◆ **Objectif de l'exercice**:
Recopiez le passage de la biographie de Severiano de Heredia situé entre "Son train de" et "de Colon (Cuba).", inclus, en remplaçant "plantation" par "exploitation".

◆ **Extrait choisi**:

------------------------------------------------

Après de brillantes études au Lycée Louis le Grand, il collabora à la « Revue de Paris » (1857), au « Gaulois » (1859) puis à la « Revista Hispano-americana » (1865), pour entrer en 1868 comme rédacteur à la « Chronique ancienne et nouvelle » qui deviendra très vite « La chronique universelle ». Il écrira également dans une revue bimensuelle, « La réforme économique ».
Son train de vie était largement assuré par l’héritage paternel, particulièrement les revenus de la production sucrière de la vaste plantation cubaine dont il détenait le tiers.
Le 28 septembre 1870, Adolphe Crémieux, Garde des Sceaux et Ministre de la Justice signe le décret donnant la nationalité française à Severiano, mulâtre immigré cubain de 34 ans.
Il avait été initié le 3 janvier 1866 par la loge « L’étoile polaire », quartier des Batignolles ; Vénérable Maître[1] en 1874 il sera Président de Chapitre[2] puis membre du Conseil de l’Ordre du Grand Orient de France , Grand Orient auprès duquel il représente le Suprême Conseil[3] de Colon (Cuba).
Severiano dit s’être engagé en politique par le biais de la Franc-maçonnerie.
D’avril 1873 à octobre 1881 il fut Conseiller municipal de Paris au titre du quartier des Ternes ; il sera Président de ce Conseil du 1er août 1879 jusqu’à son élection en tant que Député radical du 17° arrondissement en 1881.
Libre penseur, ardent républicain, démocrate, il s’engage pour l’instruction « obligatoire pour tous, laïque et gratuite » qui triomphera avec les lois Ferry en 1881.
Severiano de Heredia milite pour la séparation des églises et de l’État comme pour l’instruction des jeunes filles et des femmes ; en 1883 il sera d’ailleurs membre de la Ligue française pour les droits de la femme. À la recherche de solutions concrètes aux problèmes sociaux, notamment au sort des plus démunis, il travaille à la protection et la solidarité des travailleurs, à l’assurance contre les accidents, mais aussi à la surveillance des enfants en bas âge comme à la création d’un crédit coopératif et d’une bibliothèque municipale de prêt gratuit.
Promu Ministre des Transports en Mai 1887, il sera un fervent défenseur de la construction du métropolitain : les études techniques seront achevées en Octobre mais le projet devra attendre 1896 pour être adopté par le Conseil Municipal de Paris ... Mais le gouvernement Rouvier auquel appartenait S.de Heredia était tombé bien longtemps auparavant, le 19 novembre 1887.
Redevenu député, opposé au boulangisme, sa carrière politique prendra fin après deux échecs aux élections législatives de 1889 et août 1893. Ses dernières années seront consacrées à la littérature et à la gestion de ses affaires.
Il meurt le 9 février 1901, à son domicile parisien de la rue de Courcelles et repose dans la plus extrême discrétion au cimetière des Batignolles.

------------------------------------------------

◆ **Enregistrements d'étiquetage de régions**:
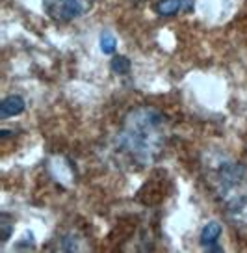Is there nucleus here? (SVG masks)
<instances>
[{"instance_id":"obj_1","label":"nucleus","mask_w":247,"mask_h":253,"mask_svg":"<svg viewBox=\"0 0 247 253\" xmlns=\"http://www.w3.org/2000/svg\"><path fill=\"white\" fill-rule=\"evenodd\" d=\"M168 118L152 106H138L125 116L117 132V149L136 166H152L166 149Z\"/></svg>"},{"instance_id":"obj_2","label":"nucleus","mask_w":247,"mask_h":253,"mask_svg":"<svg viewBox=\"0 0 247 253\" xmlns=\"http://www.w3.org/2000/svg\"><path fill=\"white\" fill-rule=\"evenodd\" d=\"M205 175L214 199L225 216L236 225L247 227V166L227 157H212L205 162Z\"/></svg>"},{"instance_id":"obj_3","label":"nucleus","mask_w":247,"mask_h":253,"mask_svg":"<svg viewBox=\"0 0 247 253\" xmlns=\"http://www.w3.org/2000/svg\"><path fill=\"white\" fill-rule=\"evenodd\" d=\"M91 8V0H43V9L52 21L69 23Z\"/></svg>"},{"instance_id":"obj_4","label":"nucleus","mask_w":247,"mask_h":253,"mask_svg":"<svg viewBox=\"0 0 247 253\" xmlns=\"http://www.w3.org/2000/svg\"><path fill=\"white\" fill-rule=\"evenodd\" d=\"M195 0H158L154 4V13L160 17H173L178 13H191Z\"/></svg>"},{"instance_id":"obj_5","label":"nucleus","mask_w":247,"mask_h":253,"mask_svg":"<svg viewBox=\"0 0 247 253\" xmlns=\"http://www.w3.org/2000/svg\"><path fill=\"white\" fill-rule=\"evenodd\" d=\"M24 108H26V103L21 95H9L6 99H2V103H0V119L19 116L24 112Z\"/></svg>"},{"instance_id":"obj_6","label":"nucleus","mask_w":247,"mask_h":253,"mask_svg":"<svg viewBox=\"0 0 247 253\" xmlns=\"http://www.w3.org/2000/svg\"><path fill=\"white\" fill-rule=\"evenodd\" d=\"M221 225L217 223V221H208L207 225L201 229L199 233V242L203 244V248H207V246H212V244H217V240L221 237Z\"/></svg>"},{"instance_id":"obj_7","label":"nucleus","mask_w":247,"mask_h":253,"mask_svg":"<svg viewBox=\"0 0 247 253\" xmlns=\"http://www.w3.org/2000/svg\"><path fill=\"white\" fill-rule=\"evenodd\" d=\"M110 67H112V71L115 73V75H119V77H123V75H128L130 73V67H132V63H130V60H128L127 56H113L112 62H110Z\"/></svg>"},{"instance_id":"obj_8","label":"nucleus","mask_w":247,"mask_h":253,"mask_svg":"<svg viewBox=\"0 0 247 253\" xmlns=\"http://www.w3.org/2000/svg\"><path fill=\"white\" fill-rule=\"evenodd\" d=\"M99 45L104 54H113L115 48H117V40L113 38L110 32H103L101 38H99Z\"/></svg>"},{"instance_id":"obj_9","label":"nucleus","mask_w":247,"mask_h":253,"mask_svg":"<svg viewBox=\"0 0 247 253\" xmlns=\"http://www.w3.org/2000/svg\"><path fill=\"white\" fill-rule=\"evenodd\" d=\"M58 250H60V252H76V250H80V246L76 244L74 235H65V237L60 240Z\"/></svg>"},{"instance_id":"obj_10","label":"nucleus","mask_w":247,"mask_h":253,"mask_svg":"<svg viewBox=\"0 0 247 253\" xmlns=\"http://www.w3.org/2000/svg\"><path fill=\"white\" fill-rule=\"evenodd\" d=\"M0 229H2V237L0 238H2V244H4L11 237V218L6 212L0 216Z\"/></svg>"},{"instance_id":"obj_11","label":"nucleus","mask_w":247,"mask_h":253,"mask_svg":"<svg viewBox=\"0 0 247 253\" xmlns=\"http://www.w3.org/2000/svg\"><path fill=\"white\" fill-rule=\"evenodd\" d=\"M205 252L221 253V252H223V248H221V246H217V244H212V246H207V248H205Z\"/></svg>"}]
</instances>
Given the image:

------------------------------------------------

◆ **Réponse à l'exercice**:
Son train de vie était largement assuré par l’héritage paternel, particulièrement les revenus de la production sucrière de la vaste exploitation cubaine dont il détenait le tiers.
Le 28 septembre 1870, Adolphe Crémieux, Garde des Sceaux et Ministre de la Justice signe le décret donnant la nationalité française à Severiano, mulâtre immigré cubain de 34 ans.
Il avait été initié le 3 janvier 1866 par la loge « L’étoile polaire », quartier des Batignolles ; Vénérable Maître[1] en 1874 il sera Président de Chapitre[2] puis membre du Conseil de l’Ordre du Grand Orient de France , Grand Orient auprès duquel il représente le Suprême Conseil[3] de Colon (Cuba).